Cuando pienso en ello, ser el líder de una banda es un trabajo bastante aterrador, así que intento no pensar mucho en ello.

Cuando ves a alguien como Liam Gallagher o Bono piensas, esta gente ha nacido para ello, son estrellas del rock natas. Liam Gallagher tan sólo tiene que levantarse por la mañana y ya es una estrella en pijama. Cualquier cosa que haga está de alguna manera impregnada de esa cualidad, lo cual es increíble, y, honestamente, no me siento uno de ellos, no lo vivo así. No creo que pudiera creer en mí mismo si fuera pavoneándome por ahí, haciendo lo que hacen las estrellas del rock, no sé si tengo ese concepto desenfrenado del rock.

Siempre quise provocar una reacción con la música, siempre quise componer canciones. Pero lo de ser el líder fue un accidente. Cuando estábamos en nuestra primera banda, Gothic Plague, los otros miembros se conformaban con hacer covers; la idea de componer nuestras propias canciones no fue bien recibida. Así que tuve que predicar con el ejemplo y convertirme en el cantante. En realidad no quería; simplemente no había nadie en la banda que quisiera serlo, y francamente, sigo teniendo esa sensación de ser un líder reacio.

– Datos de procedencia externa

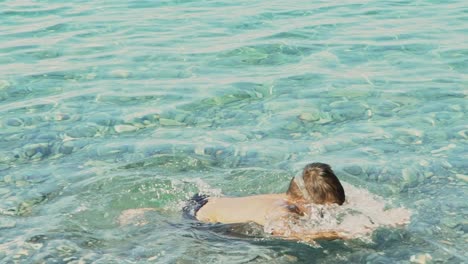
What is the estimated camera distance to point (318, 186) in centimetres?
545

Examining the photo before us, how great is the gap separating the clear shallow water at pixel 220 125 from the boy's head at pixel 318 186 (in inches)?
14.4

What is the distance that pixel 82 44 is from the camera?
1245 centimetres

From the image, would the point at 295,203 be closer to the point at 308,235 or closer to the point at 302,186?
the point at 302,186

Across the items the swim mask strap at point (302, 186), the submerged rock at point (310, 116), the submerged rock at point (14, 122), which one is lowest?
the submerged rock at point (310, 116)

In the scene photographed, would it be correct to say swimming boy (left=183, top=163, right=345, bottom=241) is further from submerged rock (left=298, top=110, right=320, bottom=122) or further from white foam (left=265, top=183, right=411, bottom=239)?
submerged rock (left=298, top=110, right=320, bottom=122)

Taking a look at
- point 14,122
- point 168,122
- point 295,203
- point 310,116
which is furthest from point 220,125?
point 295,203

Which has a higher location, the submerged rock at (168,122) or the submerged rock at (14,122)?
the submerged rock at (14,122)

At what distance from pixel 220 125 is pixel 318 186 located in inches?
122

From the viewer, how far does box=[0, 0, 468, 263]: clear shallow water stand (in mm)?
5664

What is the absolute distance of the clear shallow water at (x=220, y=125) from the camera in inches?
223

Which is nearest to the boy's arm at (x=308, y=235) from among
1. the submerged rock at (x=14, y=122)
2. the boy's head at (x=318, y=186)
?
the boy's head at (x=318, y=186)

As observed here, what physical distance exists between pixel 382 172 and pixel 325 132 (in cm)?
121

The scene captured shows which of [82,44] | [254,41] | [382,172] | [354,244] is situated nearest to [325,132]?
[382,172]

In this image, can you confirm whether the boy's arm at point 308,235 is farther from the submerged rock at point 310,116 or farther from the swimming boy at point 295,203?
the submerged rock at point 310,116
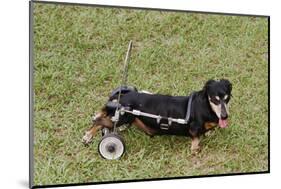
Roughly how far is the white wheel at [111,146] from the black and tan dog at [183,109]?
0.17 feet

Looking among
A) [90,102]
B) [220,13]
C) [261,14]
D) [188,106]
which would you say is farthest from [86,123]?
[261,14]

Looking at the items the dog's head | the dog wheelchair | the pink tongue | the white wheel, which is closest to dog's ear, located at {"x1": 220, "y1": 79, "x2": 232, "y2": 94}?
the dog's head

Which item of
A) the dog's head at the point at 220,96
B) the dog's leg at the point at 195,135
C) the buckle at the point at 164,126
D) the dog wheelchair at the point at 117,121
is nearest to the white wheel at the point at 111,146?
the dog wheelchair at the point at 117,121

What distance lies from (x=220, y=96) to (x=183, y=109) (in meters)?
0.16

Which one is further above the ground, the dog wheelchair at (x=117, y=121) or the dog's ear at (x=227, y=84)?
the dog's ear at (x=227, y=84)

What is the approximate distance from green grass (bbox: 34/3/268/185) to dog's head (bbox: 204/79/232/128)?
36 millimetres

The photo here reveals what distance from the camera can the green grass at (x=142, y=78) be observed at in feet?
6.49

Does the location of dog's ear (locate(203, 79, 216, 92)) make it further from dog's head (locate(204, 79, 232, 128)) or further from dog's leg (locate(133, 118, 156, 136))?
dog's leg (locate(133, 118, 156, 136))

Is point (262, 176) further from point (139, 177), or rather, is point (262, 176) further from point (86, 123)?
point (86, 123)

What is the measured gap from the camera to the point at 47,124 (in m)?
1.97

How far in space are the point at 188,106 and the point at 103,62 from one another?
1.29 feet

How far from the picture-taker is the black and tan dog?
2.08 meters

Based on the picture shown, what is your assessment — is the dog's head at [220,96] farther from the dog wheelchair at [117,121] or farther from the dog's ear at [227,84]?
the dog wheelchair at [117,121]

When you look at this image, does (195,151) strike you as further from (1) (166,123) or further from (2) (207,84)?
(2) (207,84)
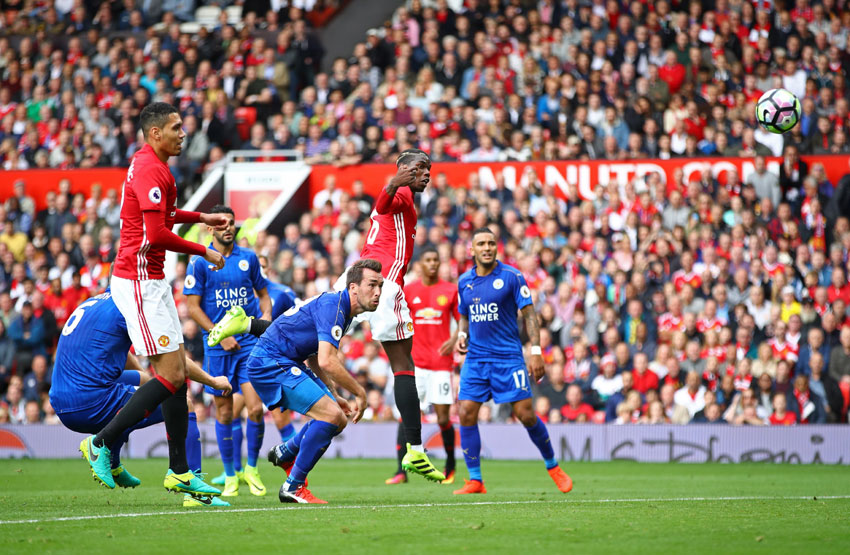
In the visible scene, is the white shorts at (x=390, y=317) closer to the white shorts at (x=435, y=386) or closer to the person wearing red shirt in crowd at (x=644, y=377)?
the white shorts at (x=435, y=386)

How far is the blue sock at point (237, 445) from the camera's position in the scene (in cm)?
1209

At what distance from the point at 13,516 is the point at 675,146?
48.6 feet

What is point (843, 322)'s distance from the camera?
17.7m

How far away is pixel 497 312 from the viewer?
11648 mm

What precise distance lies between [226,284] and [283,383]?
105 inches

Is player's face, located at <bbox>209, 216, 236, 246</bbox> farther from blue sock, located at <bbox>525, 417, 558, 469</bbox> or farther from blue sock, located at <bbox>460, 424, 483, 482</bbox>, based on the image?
blue sock, located at <bbox>525, 417, 558, 469</bbox>

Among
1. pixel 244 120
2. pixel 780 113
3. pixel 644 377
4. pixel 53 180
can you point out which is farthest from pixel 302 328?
pixel 53 180

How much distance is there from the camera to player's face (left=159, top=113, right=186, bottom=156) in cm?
887

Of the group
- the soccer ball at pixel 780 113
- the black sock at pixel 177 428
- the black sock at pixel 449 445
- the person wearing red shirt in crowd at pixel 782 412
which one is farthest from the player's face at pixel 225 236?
the person wearing red shirt in crowd at pixel 782 412

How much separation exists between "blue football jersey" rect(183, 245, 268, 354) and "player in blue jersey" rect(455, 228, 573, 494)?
222cm

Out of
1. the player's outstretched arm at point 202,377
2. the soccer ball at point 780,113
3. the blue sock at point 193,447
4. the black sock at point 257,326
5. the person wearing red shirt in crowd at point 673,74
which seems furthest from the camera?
the person wearing red shirt in crowd at point 673,74

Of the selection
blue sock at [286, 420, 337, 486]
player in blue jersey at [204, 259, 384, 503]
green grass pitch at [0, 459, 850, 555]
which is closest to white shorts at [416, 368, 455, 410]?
green grass pitch at [0, 459, 850, 555]

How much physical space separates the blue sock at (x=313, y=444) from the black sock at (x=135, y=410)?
4.01 feet

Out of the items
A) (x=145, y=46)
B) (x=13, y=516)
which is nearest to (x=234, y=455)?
(x=13, y=516)
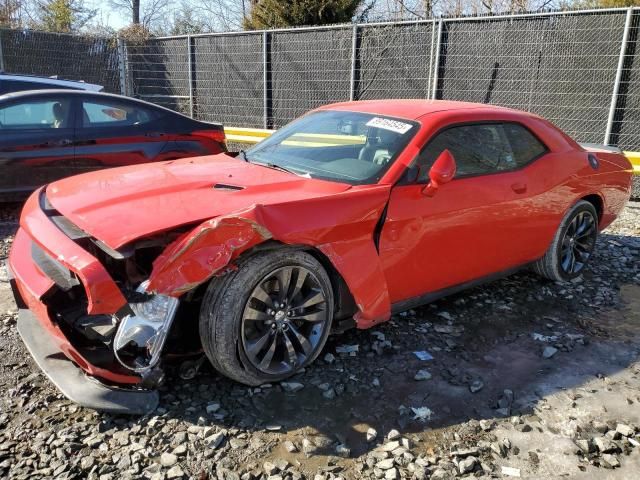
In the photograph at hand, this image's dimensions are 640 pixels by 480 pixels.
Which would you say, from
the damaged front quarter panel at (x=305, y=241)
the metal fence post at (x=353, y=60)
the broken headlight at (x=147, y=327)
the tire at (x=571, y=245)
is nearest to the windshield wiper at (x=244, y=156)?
the damaged front quarter panel at (x=305, y=241)

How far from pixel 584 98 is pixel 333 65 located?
4.38m

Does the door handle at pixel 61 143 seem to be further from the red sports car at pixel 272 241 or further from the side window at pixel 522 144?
the side window at pixel 522 144

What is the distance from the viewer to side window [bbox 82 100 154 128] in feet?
20.4

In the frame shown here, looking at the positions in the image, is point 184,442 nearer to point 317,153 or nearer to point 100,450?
point 100,450

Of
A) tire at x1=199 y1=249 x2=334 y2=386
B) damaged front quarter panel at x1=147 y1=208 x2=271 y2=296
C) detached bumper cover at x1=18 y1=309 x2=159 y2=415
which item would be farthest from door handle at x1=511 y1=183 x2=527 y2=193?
detached bumper cover at x1=18 y1=309 x2=159 y2=415

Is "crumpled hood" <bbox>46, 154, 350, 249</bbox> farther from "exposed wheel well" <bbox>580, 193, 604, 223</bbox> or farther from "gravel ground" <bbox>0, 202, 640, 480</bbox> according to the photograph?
"exposed wheel well" <bbox>580, 193, 604, 223</bbox>

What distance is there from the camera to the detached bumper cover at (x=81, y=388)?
8.75ft

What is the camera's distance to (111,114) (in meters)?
6.39

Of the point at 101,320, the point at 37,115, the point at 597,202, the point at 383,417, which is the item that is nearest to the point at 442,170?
the point at 383,417

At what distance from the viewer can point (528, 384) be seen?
131 inches

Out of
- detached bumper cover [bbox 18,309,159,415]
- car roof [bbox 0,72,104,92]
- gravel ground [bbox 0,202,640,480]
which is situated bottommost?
gravel ground [bbox 0,202,640,480]

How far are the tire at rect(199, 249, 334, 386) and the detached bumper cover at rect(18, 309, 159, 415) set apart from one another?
0.41 m

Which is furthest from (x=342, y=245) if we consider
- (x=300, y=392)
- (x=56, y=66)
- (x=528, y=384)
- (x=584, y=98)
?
(x=56, y=66)

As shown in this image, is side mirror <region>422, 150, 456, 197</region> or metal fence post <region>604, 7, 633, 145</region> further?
metal fence post <region>604, 7, 633, 145</region>
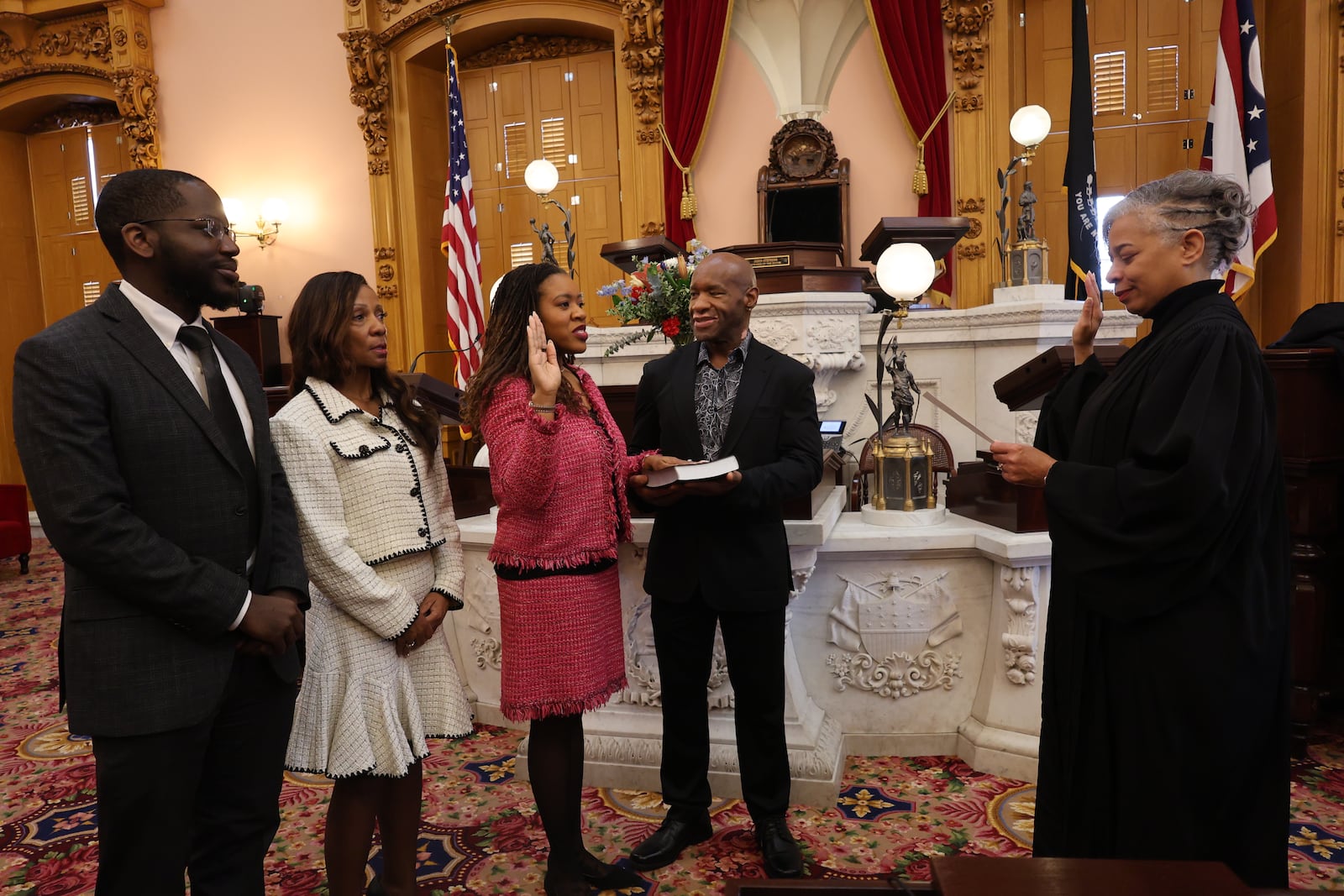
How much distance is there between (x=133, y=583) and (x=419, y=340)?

Cualquiera que vaya a ver a Muse, definitivamente no va a ver al dios Bellamy; vas a ver uno de los mejores directos del mundo y a escuchar buena música. Hemos puesto mucho tiempo y esfuerzo, por no decir luces y globos, en distraer a la gente del hecho de que no hay un Freddie Mercury delante de ti. Somos una banda. No encuentras muchas camisetas con la imagen de Matt Bellamy, y eso me gusta.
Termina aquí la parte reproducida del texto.